The problem >>
Would you repeat every line of the material exactly?

Material shown >>
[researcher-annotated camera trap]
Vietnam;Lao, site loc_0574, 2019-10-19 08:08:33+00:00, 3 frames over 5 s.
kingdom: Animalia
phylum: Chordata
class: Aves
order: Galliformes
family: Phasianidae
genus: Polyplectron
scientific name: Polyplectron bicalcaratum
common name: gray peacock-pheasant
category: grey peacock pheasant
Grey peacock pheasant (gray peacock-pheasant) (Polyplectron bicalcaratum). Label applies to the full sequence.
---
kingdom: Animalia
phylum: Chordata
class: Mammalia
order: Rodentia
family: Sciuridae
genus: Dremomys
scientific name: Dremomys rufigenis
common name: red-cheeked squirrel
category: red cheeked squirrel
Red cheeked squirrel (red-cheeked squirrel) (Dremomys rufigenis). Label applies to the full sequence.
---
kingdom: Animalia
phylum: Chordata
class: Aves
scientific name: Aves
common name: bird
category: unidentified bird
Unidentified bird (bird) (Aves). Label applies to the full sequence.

Result of this task >>
[researcher-annotated camera trap]
Vietnam;Lao, site loc_0574, 2019-10-19 08:08:33+00:00, 3 frames over 5 s.
kingdom: Animalia
phylum: Chordata
class: Aves
order: Galliformes
family: Phasianidae
genus: Polyplectron
scientific name: Polyplectron bicalcaratum
common name: gray peacock-pheasant
category: grey peacock pheasant
Grey peacock pheasant (gray peacock-pheasant) (Polyplectron bicalcaratum). Label applies to the full sequence.
---
kingdom: Animalia
phylum: Chordata
class: Mammalia
order: Rodentia
family: Sciuridae
genus: Dremomys
scientific name: Dremomys rufigenis
common name: red-cheeked squirrel
category: red cheeked squirrel
Red cheeked squirrel (red-cheeked squirrel) (Dremomys rufigenis). Label applies to the full sequence.
---
kingdom: Animalia
phylum: Chordata
class: Aves
scientific name: Aves
common name: bird
category: unidentified bird
Unidentified bird (bird) (Aves). Label applies to the full sequence.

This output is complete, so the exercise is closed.